Mais enfin, ne voyez-vous pas cette insurrection qui monte, ces couches populaires qui sont en rage et ne vous supportent plus ? Cette police aujourd’hui hors de contrôle, cette gendarmerie dont les études assez fines montrent que ses membres votent majoritairement Front National, Marine Le Pen annoncée à près de 30 % au premier tour de la présidentielle ? Vous ne sentez pas que cela pourrait très mal tourner ? Vous pensez vraiment que l’élection de Macron va vous permettre de continuer comme si de rien n’était ? Et c’est pour cela que vous continuez à jouer les boutefeux ?  Mais enfin, mesurez-vous votre responsabilité ?

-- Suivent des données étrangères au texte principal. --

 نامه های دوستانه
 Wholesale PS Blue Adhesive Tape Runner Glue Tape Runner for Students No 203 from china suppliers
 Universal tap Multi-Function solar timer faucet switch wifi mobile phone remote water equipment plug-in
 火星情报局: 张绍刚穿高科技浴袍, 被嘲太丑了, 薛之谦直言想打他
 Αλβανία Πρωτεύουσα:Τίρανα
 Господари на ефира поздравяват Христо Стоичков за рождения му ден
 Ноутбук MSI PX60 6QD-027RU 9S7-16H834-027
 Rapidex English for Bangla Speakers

Comme d’habitude, on voit à quoi sert cette alliance millimétrée de l’oligarchie et des gauchistes culturels ou politiques, les libéraux et libertaires main dans la main. Qui rêvent d’une société acculturée, communautarisée, divisée et segmentée, gibier facile pour l’exploitation,  au sein de laquelle on laisse se développer voire porte aux nues, une délinquance violente chronique, que l’on va actionner pour contrôler ou déconsidérer ceux qui auraient vraiment envie de se révolter face au sort qui leur est fait et à celui qui les attend.

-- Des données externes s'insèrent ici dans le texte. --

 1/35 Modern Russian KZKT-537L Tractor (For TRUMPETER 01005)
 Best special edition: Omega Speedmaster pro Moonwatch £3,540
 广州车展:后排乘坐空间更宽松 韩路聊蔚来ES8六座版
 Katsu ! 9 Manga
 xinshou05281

Ils se révolteront quand même, et pas sûr que cela soit festif.

 

 

Régis de Castelnau

14 Commentaires

  1. Heu moi j’suis pas une belle âme et je en vois pas en quoi le passé ou le présent d’un interpellé autorise un acte aussi grave que le viol et en tant que victime de viol entendre parle d’accident ça me fout la gerbe, bref je vais me désabonner de votre torchon nauséabond ! RIEN NE PEUX EXCUSER UN TEL ACTE on voit bien que vous ne vous êtes pas souvent fait faire le cul de force !
    Comment j’me désabonne de votre torchon ?

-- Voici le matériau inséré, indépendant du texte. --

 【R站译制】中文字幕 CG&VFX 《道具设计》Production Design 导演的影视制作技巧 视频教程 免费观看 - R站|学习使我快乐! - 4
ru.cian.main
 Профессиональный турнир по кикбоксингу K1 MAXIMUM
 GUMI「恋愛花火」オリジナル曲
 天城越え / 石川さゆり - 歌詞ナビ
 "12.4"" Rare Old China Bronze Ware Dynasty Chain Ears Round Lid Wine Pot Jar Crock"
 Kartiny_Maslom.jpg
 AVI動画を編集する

    • Que savez vous de ce qui s’est passé. Mais comme un mouton vous vous précipitez sur la thèse des petits bourgeois.
      Je n’excuse pas la police. Je vise cette bien pensance adoratrice de ce lumpen violent.
      Qui nous amène le FN. Vous me direz, c’est peut être ce dont vous rêvez.

  2. Je lis souvent avec intérêt votre opinion, je dois dire que je vous ai connu plus fin tout de même…
    Ce qui me sidère le plus dans l’affaire Meklat, c’est aussi bien que ses propos aient pu rester dans l’ombre si longtemps que la virulence des critiques.
    C’est-à-dire que je savais que « Marcelin Deschamps » pratiquait l’insulte à tout va, qu’il était vulgaire, bête et méchant ; je pensais même que c’était étonnant que l’on passe ça à Meklat, et d’ailleurs ses amis l’avaient prévenu, cf. Mouloud Achour dans un des articles de presse antérieurs. Je trouvais ça étonnant qu’on accepte si facilement l’argument du pseudonyme, du dédoublement, etc. Car les propos étaient véritablement orduriers à l’égard des personnes désignées. Mais cela restait des insultes, aussi lamentables fussent-elles.
    Mais je ne savais pas pour le reste, car je n’étais jamais tombé sur ses tweets racistes, homophobes, antisémites, bref immondes. Ceux-là sont difficilement excusables (je ne dis pas jamais, je crois au pardon…). C’est vrai que j’ai du mal à les lire au premier degré, mais je sais aussi qu’il n’y a peu de second degré avec ce genre de propos. Je ne comprends pas comment on peut écrire ça et écrire ce qu’il écrit ou dit par ailleurs, dont la qualité journalistique ou littéraire peut être discutée, mais qui est très éloigné des propos infects.
    La virulence des critiques, ensuite. Qu’il soit sommé de s’expliquer, de s’excuser, et qu’il soit mis à l’index, certes. Qu’il en soit tiré des conclusions généralisantes, une analyse des « esprits », je ne comprends pas. Presque la même incompréhension.
    Peut-être parce que voyant la bataille que mènent deux camps, sur twitter ou ailleurs, je ne me résous ni à l’un, ni à l’autre.
    [Ce commentaire est rédigé sous pseudonyme – libre à vous d’en refuser la publication bien sûr.]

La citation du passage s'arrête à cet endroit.